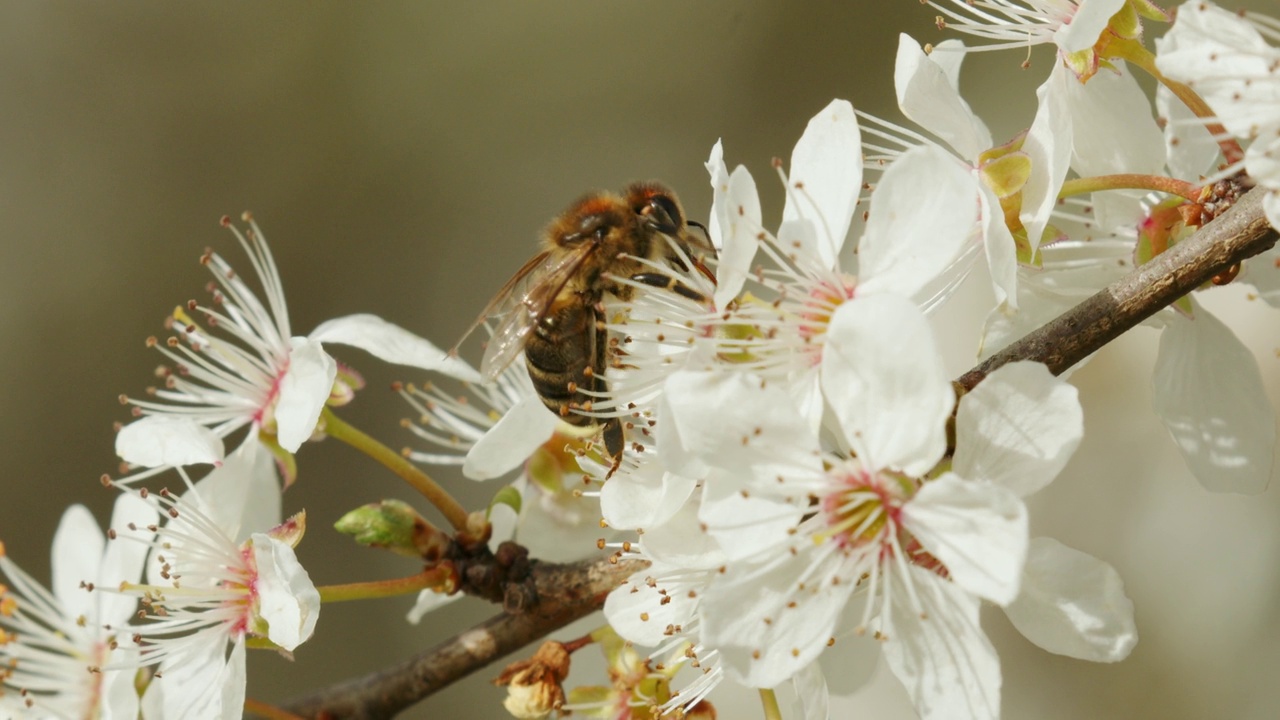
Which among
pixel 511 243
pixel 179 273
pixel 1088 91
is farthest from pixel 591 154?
pixel 1088 91

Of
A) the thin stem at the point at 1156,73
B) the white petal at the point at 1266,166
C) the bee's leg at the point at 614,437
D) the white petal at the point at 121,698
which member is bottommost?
the white petal at the point at 121,698

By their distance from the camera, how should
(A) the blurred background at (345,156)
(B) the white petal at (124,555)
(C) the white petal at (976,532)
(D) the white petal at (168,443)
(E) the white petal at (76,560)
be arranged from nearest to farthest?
(C) the white petal at (976,532), (D) the white petal at (168,443), (B) the white petal at (124,555), (E) the white petal at (76,560), (A) the blurred background at (345,156)

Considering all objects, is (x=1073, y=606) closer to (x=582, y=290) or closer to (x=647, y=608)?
(x=647, y=608)

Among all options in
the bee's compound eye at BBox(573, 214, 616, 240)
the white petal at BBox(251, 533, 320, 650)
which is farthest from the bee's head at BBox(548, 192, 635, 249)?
the white petal at BBox(251, 533, 320, 650)

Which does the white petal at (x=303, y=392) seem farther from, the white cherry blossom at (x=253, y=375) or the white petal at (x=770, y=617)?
the white petal at (x=770, y=617)

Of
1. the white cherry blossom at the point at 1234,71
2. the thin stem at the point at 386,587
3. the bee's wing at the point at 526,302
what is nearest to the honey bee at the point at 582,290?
the bee's wing at the point at 526,302

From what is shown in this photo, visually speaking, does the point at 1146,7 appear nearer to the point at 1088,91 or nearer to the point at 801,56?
the point at 1088,91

☆ ☆ ☆

Rewrite the records above as a JSON list of strings with one string per line, skipping blank lines. Leave the pictures out of the answer.

[
  "Which among",
  "pixel 511 243",
  "pixel 179 273",
  "pixel 1088 91",
  "is farthest from pixel 591 154?",
  "pixel 1088 91",
  "Of",
  "A) the thin stem at the point at 1156,73",
  "B) the white petal at the point at 1266,166",
  "C) the bee's leg at the point at 614,437",
  "D) the white petal at the point at 121,698",
  "which member is bottommost?",
  "the white petal at the point at 121,698",
  "By their distance from the camera, how should",
  "(A) the blurred background at (345,156)",
  "(B) the white petal at (124,555)",
  "(C) the white petal at (976,532)",
  "(D) the white petal at (168,443)",
  "(E) the white petal at (76,560)",
  "be arranged from nearest to farthest?",
  "(C) the white petal at (976,532), (D) the white petal at (168,443), (B) the white petal at (124,555), (E) the white petal at (76,560), (A) the blurred background at (345,156)",
  "Considering all objects, is (x=1073, y=606) closer to (x=582, y=290) or closer to (x=647, y=608)?",
  "(x=647, y=608)",
  "Among all options in",
  "the bee's compound eye at BBox(573, 214, 616, 240)",
  "the white petal at BBox(251, 533, 320, 650)",
  "which is farthest from the bee's head at BBox(548, 192, 635, 249)?",
  "the white petal at BBox(251, 533, 320, 650)",
  "Which does the white petal at (x=303, y=392) seem farther from, the white cherry blossom at (x=253, y=375) or the white petal at (x=770, y=617)?",
  "the white petal at (x=770, y=617)",
  "Of",
  "1. the white cherry blossom at the point at 1234,71",
  "2. the thin stem at the point at 386,587",
  "3. the bee's wing at the point at 526,302",
  "what is nearest to the honey bee at the point at 582,290?",
  "the bee's wing at the point at 526,302",
  "From what is shown in this photo, visually speaking, does the point at 1146,7 appear nearer to the point at 1088,91 or nearer to the point at 801,56?",
  "the point at 1088,91"
]